Spring Brings Changes in Hormones

When seasons change, the retina -- the inner layer of the eye that connects to the brain through the optic nerve -- naturally reacts to the first subtle signs in the amount of daylight, says Sanford Auerbach, MD, director of the Sleep Disorders Center at Boston University. This reaction triggers hormonal changes, including an adjustment in melatonin, a hormone that affects sleep cycles and mood changes.

During the long darkness of winter months, the body naturally produces more melatonin. For people prone to seasonal affective disorder, all that melatonin triggers a winter depression. In spring, when melatonin production eases up, so does depression.

"There's more daylight, so people have more energy, sleep a little less," Auerbach says. "People who have manic-depressive problems [bipolar disorder] may be more manic in springtime."

Body image springs into our consciousness this time of year. We're shaking that craving for carbohydrates that makes us put on weight, says Smolensky. "It's likely a carryover from our ancestors who had a hibernation-type biology. In the fall, they began putting on weight to get through the lean times of winter."

We may have more energy in springtime, but it won't necessarily play itself out in the bedroom, Smolensky tells WebMD. "When we look at couples who have kept diaries of sexual encounters and single males who have kept their own data, sexual activity is really rather low in the spring. The peak is in the fall."

The reason? Testosterone levels peak in summer and autumn -- not in springtime, he says. The evidence: More women conceive in late summer and early autumn than in spring, he says. The pattern also shows up in the CDC's data on two common sexually transmitted diseases, syphilis and gonorrhea. The peak is in late fall and early winter.

:: Supplied information ::
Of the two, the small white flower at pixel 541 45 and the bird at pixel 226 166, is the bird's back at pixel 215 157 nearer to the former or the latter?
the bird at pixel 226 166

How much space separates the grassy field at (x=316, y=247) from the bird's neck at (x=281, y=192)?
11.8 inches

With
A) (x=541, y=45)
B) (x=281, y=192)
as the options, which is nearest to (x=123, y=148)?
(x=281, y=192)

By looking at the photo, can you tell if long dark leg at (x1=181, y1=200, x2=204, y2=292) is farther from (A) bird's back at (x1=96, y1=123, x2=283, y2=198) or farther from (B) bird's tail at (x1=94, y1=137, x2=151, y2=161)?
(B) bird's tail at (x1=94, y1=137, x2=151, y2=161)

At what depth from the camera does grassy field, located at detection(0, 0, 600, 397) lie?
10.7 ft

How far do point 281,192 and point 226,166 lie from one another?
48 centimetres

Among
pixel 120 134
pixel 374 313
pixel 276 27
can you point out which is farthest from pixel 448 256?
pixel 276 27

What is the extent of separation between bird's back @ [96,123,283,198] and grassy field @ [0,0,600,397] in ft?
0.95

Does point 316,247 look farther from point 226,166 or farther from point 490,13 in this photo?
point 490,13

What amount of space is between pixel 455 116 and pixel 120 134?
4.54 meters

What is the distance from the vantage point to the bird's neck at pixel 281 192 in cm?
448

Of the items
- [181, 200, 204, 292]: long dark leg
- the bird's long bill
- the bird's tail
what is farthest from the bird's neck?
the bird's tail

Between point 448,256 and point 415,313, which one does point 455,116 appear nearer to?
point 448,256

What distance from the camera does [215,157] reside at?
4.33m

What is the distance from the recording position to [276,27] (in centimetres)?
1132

* * *

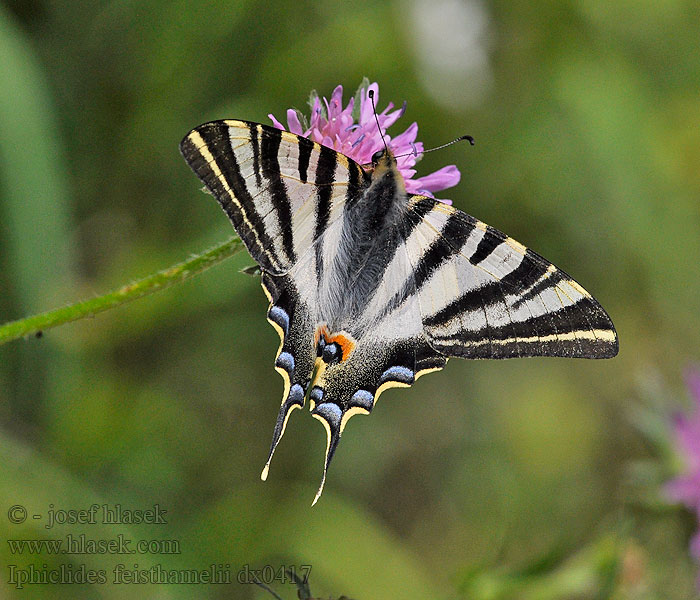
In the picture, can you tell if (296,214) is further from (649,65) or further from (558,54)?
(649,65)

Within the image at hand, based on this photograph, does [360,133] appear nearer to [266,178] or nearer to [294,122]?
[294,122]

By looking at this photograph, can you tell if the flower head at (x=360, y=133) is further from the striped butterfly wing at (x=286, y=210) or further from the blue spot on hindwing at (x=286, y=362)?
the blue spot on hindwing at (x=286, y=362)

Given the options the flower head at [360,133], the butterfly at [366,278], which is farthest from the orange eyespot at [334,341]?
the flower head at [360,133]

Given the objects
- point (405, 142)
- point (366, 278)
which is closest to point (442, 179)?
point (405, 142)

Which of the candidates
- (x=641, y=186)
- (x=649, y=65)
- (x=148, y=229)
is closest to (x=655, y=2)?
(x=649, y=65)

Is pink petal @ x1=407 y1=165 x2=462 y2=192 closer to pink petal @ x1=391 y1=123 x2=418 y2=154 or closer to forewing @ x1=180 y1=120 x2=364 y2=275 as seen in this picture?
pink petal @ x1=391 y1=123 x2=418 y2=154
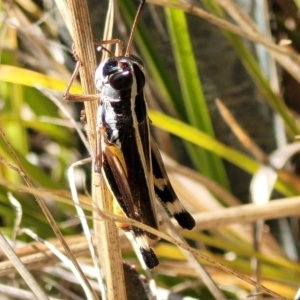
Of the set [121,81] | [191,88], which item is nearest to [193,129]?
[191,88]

:: Exercise details ::
Copy the passage about spring hormone changes word for word, between "During the long" and "so does depression.", inclusive.

:: Worked solution ::
During the long darkness of winter months, the body naturally produces more melatonin. For people prone to seasonal affective disorder, all that melatonin triggers a winter depression. In spring, when melatonin production eases up, so does depression.